Background: Cytokines including IL-17A, IL-17F and TNFα are thought to be central to spondyloarthropathy (SpA) and psoriasis immunopathology. Although IL-17A and IL-17F show strong structural homology and overlapping functions, the combined blockade of IL-17A and IL-17F is more effective in psoriasis. IL-23 is thought to be a critical regulator of IL-17 in a subset of T-helper cells. Our previous work demonstrates both IL-23 dependent and independent IL-17A and IL-17F production. In this study we sought to determine the pathways involved in production of IL-17 at site of disease. Enthesitis is the cardinal process in Spa, however, even the most rudimentary biology of IL-17F at the human enthesis remains undefined.

Objectives: The aim of the study was to characterise the IL-23 dependent and independent production of IL-17F at the normal enthesis from innate and adaptive T-cells.
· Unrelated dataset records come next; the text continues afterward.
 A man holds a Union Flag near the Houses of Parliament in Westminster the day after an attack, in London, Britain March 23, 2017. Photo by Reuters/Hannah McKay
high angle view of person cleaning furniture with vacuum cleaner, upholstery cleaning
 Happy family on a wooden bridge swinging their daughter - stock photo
To determine impact of IL-17F on stromal function including chemokine production and in vitro spine entheseal mesenchymal stem cell (MSC) osteogenesis.
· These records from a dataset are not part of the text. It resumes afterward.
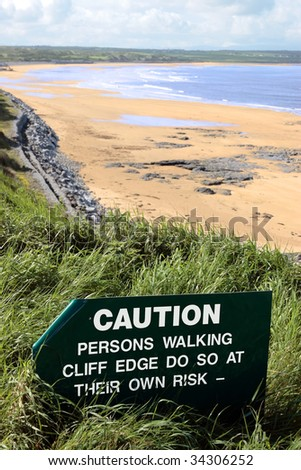 a caution sign on a cliff edge in ballybunion - stock photo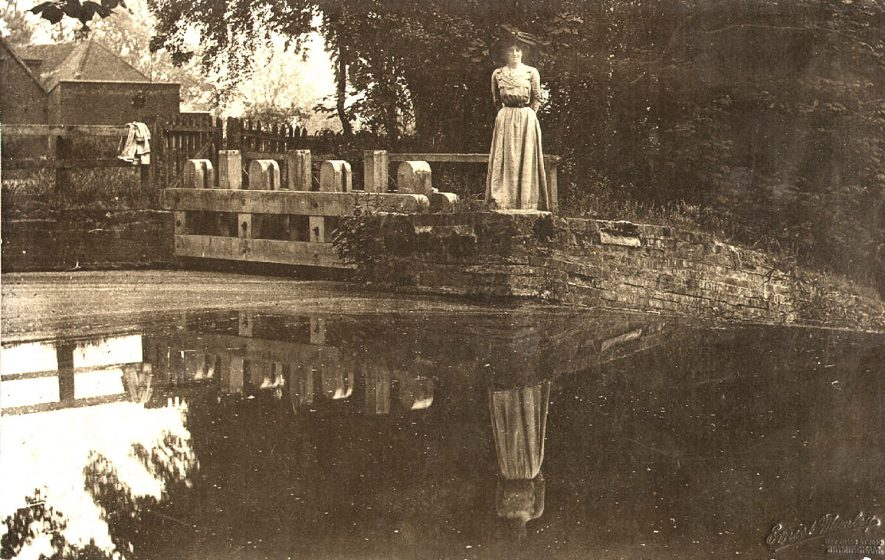 Lady on bridge, Wootton Wawen.  1900s    IMAGE LOCATION: (Warwickshire Museums. Photographic Collections.)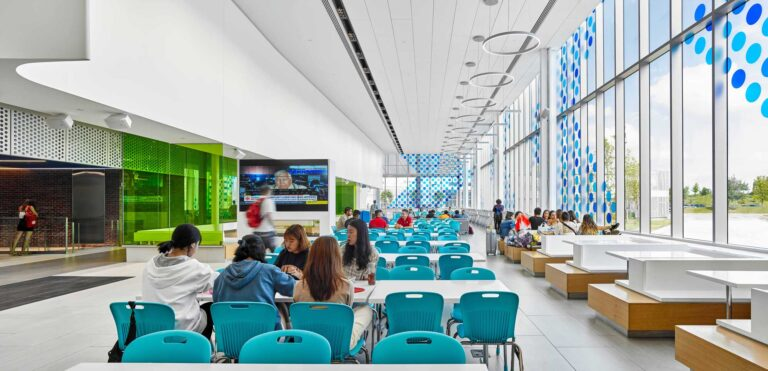 Students gather in the daylit space next to a wall of windows.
Methods: Spinal enthesis samples were collected from spinal decompression/scoliosis correction surgery. Immune cell populations were isolated by mechanical digest followed by red cell lysis. T-cells were stimulated with plate bound anti-CD3 (100ng/ml) and soluble anti-CD28 (100ng/ml) for 72hrs in RPMI media with GolgiPlug addition prior to intracellular staining of IL-17A and IL-17F. Samples were analysed either by flow cytometry or CyTOF analysis using a 36-marker in-depth immune cell phenotyping CyTOF panel (n=5). Similar stimulations with/without IL-23 (50ng/ml) were undertaken and a multiplex bead immunoassay measured inflammatory cytokine production (n=4). Mesenchymal stem cells (MSCs) were isolated from entheseal soft tissue and bone using a collagenase digest and placed in an osteogenic differentiation system in the presence of IL-17A (50ng/ml), IL-17F (50ng/ml) or both (n=5). The effects on osteogenesis were evaluated by alkaline phosphatase and calcium levels along with a 48-gene panel.
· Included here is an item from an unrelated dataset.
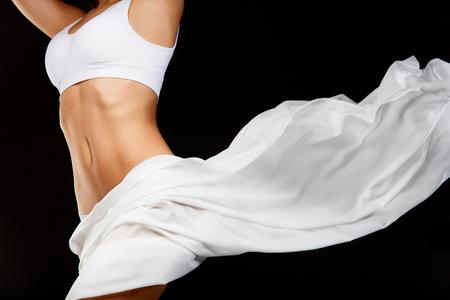 Lichaamsverzorging. Mooi gezond wijfje met perfecte geschikte slanke lichaamsvorm, zijdeachtige vlotte zachte huid in wit Bikiniondergoed en vliegende textiel op zwarte achtergrond. Gezondheid Concept. Hoge resolutie Stockfoto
Results: Following aCD3/aCD28 stimulation both conventional flow and CyTOF demonstrated the inducible expression of both IL-17A and IL-17F by innate and adaptive T cells predominantly from the CD4 T-cells and γδ T-cells. After 72hrs of T-cell activation, there are higher levels of IL-17F than IL-17A at the enthesis. Addition of IL-23 to aCD3/aCD28 stimulated cells enhanced IL-17A/F production but IL-23 was unable to stimulate expression alone. Culture expanded entheseal MSCs exposed to IL-17A and IL-17F or both, showed IL-17A and IL-17F marginally increased alkaline phosphatase but was not associated with significant changes in MSC osteogenesis or osteogenic transcripts such as RUNX, BGLAP or RANKL. With respect to enthesis stromal function, IL-17A or IL-17F in combination with TNF dramatically upregulated CCL-20. However, IL-17A and IL-17F together show no additive effects.

Conclusion: This is the first functional study of IL-17F immunobiology of the human enthesis. Akin to the normal skin the normal enthesis has innate and adaptive T-cells capable of induced IL-17F expression in addition to IL-17A. Addition of IL-23 to activated T-cells enhanced IL-17F but IL-23 driven production of IL-17F expression was not observed. We noted the synergistic effects of IL-17F with TNF on stromal function but not on MSC osteogenesis activity from entheseal derived cells.

REFERENCES: NIL.

Acknowledgements: This work is funded in collaboration with UCB Pharma who provided support and access for CyTOF work.

Disclosure of Interests: Nicole McDermott: None declared, Mark Harland: None declared, Chi Wong: None declared, Ala Altaie: None declared, Tom Macleod: None declared, Charlie Bridgewood: None declared, Peter Loughenbury: None declared, Robert Dunsmuir: None declared, Almas Khan: None declared, Abhay S Rao: None declared, Vishal Borse: None declared, Avneet Manghera UCB, Stevan Shaw UCB, Dennis McGonagle UCB, Abbvie, BMS, Janssen Pharmaceuticals.